* [Source extract]
---
REFLECTION 8TH DECEMBER 2024

By Rev Dr Fei Taule’ale’ausumai

ADVENT 2

How has your year been thus far? Do you want to forget it? Life is tough, and even though many of us live what might be called privileged lives, we still have to go through tough patches–those times when we are sure our lives as we know them are over for all intents and purposes. Sometimes there are terrible blows–the loss of a spouse or a child, the ending of an important relationship, a deep betrayal, a loved one’s diagnosis of…you name it…cancer, Alzheimer’s. Eventually we make it through, unless we are the ones whose lives are threatened with a terminal illness or injury. But for a time, life seems impossible: The joy is gone, the relationship is gone, the loved one is gone, the way of life is gone, the sense of purpose is gone. Sometimes all at once. I know that many of you have gone through that kind of anguish. I also know that there are many sorrows and burdens that I will never know even from some of you, sorrows you have borne in silence, hidden in hearts.

Each time we are given bad news our hope even though diminished somewhat still finds a way of staying alive in the midst of bad news after bad news. Somehow we will find a way through all this. This season of Advent is the Season of hope and peace, Emmanuel God with us. This is hope and peace coming alive again in our lives and in our world.

How often do we look around ourselves and think of all the many blessings that God has given you in your life even when you have travelled through the most difficult of life’s storms?

I wonder when was the last time that you sat down and counted the times that God has been a very real presence in your life and in the lives of your family and those around you? Every time we get over a hurdle and pick ourselves up to move onto the next day that is day that God has come into our life. Emmanuel God with us. We do not need to look for the miraculous to see God at work; God is a constant presence in the normal everyday experiences of our lives. If God wanted something majestic to happen, then Jesus would have been born with all the pomp and ceremony of palaces and wealth. But God chose the most unlikely candidate to bear the Christ Child, an unwed teenage mother and called her “blessed”.

So where have you found hope in the midst of your own tragedy? Every now and then I see a little shoot of life bursting forth from a dead stump. What seemed like the end of everything worth living for is being transformed before our eyes, in little, tiny ways that sometimes we don’t even see it happening. Often, we don’t notice-

-and though still hurting—we begin to take a step forward towards healing. As most of you know my nephew Albert and his wife Helen gave birth to Albie junior. He was the first live birth after 5 attempts, 2 still births and 3 miscarriages later. Many women in Helen’s position would have given up, who wants to go through tragedy after tragedy time and time again? Some of us struggle when it happens once or twice, but five times. That’s what I call resilience, perseverance and a faith based on hopefulness. This is my Christmas miracle for me and for my family, hope born anew and born alive in the birth of Alapati junior or AJ. Never give up hope.
---
* [Source material]
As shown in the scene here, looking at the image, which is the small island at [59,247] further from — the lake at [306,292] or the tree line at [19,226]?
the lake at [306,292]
---
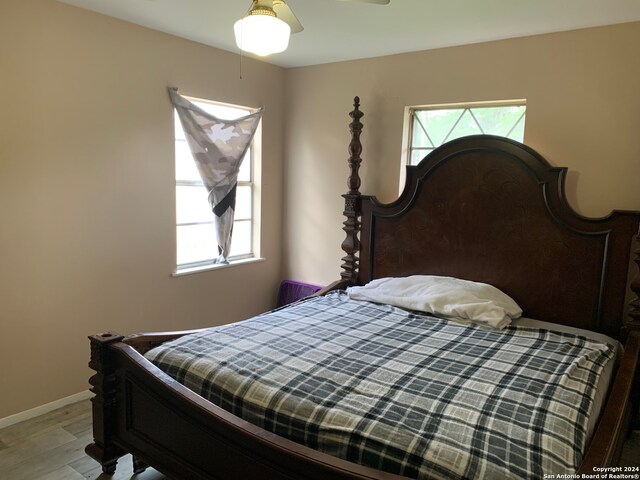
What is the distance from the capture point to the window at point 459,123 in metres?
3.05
---
* [Task A]
Retype the Advent reflection word for word, beginning at the words "How often do" and stopping after "of life’s storms?".
* [Task B]
According to the Advent reflection, what losses did Albert and Helen go through before the birth of their son?
* [Task C]
Continue the Advent reflection from its last sentence.

* [Response area A]
How often do we look around ourselves and think of all the many blessings that God has given you in your life even when you have travelled through the most difficult of life’s storms?

* [Response area B]
Two stillbirths and three miscarriages.

* [Response area C]
I wonder for us how are our lives being lived out through these Advent days. For some of us it might be darkness and of unexpected light, days of endings and of unexpected beginnings, days of death and unexpected life. And the signs of all of

these are not much…a shoot out of a stump, a branch out of the roots, a step forward, a smile…not much, but they are enough. For every now and then, peace breaks out in a place where we never would have believed possible. Every once in a while, the deepest, oldest wound begins to heal. Every now and then, a hatchet gets buried that is never dug up again. Every now and then a baby is born when all else feels hopeless and barren.

For me, I believe it is only when we go to the weakest, the smallest, the saddest, the scariest, the most broken places in our lives that we may also stand in the stable and receive the gift of knowing Christmas. It is then that we can celebrate it with the kind of deep joy that outlasts the pine needles that fall from the Christmas tree and the wrapping paper carted away in the rubbish.

Perhaps the homeless and the abandoned can relate to the child born into poverty lying in a manger in a stable. All they know is cold and fear and uncertainty and no place like home. That God might come to earth like one of them and know even for a moment what it’s like to be in their place means even more than any lovely toys or presents they may receive at shelter parties. It is the hope that something in their lives might change for good. If God understands, then maybe other people, with voices to speak the truth, might understand as well. Christmas is for all those children.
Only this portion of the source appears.